**Selected passage**

- Opening Delimiter -

But the overall message was unified – a powerful demand for an urgent step-change in action to cut emissions and stabilise the climate.

The week following the student strike and protest march, the United Nations General Assembly in NYC devoted time and attention to the same subject. Greta addressed the United Nations Climate Action Summit, hosted by Secretary General António Guterres, on September 23 – and not attended by Donald Trump or Scott Morrison – this time calling in extremely strong emotional terms for action.

The science of climate change is ultra-complex.

- Closing Delimiter -

**Complete the following**
a: Retype the part of the climate summit passage running from "The week following" down to "change is ultra-complex.", word for word.
b: In the climate summit passage, who hosted the United Nations Climate Action Summit?
c: Write what comes next in the climate summit passage, starting after its last sentence.
These records come from a different source than the climate summit passage.

Collected data:
- Opening Delimiter -

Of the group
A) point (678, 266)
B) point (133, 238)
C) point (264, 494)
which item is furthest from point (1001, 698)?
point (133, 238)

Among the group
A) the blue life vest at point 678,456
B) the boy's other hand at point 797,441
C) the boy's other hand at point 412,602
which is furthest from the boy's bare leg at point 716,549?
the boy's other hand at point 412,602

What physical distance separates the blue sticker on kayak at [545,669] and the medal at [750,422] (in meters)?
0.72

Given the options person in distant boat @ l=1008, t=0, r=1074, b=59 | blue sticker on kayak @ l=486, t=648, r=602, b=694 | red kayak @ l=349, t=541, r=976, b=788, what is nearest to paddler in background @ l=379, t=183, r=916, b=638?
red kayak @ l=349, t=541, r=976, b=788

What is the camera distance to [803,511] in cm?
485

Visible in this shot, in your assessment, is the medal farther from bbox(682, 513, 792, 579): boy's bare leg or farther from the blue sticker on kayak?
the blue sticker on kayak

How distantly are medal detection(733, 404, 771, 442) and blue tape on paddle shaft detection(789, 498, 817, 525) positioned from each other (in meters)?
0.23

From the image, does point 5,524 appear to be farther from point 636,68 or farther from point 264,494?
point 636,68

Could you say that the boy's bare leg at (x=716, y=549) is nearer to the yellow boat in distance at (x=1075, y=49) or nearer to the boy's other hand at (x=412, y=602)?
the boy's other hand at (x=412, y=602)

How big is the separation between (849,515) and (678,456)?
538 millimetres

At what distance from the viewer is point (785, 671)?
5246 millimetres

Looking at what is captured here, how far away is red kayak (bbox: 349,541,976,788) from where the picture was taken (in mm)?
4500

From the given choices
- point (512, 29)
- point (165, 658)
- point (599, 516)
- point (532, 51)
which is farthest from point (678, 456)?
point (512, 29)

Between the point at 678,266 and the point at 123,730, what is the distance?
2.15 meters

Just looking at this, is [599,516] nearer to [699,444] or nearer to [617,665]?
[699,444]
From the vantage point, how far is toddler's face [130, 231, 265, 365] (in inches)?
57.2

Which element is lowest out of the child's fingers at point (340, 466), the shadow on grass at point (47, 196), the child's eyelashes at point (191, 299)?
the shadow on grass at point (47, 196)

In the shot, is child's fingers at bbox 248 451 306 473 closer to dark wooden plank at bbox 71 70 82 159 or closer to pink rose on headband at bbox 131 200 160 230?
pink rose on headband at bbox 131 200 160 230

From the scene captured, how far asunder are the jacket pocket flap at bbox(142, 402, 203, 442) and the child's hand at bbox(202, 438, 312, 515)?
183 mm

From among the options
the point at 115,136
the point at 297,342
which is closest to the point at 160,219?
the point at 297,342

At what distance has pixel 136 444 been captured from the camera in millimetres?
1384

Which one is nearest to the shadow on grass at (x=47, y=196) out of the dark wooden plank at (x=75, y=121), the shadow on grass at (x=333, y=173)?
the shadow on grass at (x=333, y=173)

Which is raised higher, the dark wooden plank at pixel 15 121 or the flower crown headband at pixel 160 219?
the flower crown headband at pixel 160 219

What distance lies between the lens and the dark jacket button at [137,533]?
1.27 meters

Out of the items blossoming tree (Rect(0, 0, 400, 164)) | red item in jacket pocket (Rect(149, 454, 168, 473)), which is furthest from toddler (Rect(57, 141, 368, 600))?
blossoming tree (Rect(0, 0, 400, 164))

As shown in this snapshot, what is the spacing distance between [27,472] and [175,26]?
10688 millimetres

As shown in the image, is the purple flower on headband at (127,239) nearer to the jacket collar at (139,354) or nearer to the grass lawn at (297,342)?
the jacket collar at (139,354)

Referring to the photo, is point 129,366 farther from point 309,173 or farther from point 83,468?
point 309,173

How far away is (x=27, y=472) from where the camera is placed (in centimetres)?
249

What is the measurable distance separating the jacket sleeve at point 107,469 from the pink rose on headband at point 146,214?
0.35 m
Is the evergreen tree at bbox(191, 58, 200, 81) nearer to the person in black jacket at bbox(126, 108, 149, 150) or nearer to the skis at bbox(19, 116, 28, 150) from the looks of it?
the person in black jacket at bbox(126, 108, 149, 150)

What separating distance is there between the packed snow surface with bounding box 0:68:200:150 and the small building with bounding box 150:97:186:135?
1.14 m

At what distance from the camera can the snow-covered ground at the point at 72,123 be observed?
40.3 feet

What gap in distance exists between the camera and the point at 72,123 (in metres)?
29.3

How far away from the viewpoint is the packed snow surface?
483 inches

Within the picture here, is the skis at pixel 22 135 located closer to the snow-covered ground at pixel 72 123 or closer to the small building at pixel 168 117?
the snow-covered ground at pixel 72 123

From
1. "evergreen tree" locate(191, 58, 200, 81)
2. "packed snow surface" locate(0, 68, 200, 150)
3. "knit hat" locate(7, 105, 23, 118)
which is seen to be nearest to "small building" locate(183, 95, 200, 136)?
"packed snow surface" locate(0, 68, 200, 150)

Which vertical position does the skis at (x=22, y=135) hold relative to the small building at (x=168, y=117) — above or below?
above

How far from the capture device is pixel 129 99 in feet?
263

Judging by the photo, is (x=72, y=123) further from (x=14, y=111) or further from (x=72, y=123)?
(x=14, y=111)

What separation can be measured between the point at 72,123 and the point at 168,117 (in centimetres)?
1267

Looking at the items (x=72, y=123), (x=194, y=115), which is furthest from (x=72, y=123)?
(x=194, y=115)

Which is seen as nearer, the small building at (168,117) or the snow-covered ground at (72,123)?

- Closing Delimiter -

**Answers for the tasks**
a:
The week following the student strike and protest march, the United Nations General Assembly in NYC devoted time and attention to the same subject. Greta addressed the United Nations Climate Action Summit, hosted by Secretary General António Guterres, on September 23 – and not attended by Donald Trump or Scott Morrison – this time calling in extremely strong emotional terms for action.

The science of climate change is ultra-complex.

b: Secretary General António Guterres

c:
Those who maintain a negative view about the reality of global heating can legitimately claim that all that we would like to know is not yet known and that the sheer complexity of the science makes it inaccessible to critical appraisal. This matters. Leading Harvard environmental economist Martin Weitzman, 77, who died in August this year by suicide, considered that there were major limitations imposed on economic models of the effects of climate change because, as The Economist tells it, ‘the sensitivity of global surface temperature of atmospheric carbon dioxide remains uncertain’ so that even if we might cope with steady rises in temperature, ‘a cataclysmic event, such as global warming over six degrees Centigrade remains worryingly possible.’

Those who maintain that fluctuating global temperature is natural and not man-made have an uphill battle to make their case when the observational data about temperature trends are examined and the upward movement revealed in secular trends of principal indicators such as atmospheric concentrations of carbon dioxide and ambient temperature.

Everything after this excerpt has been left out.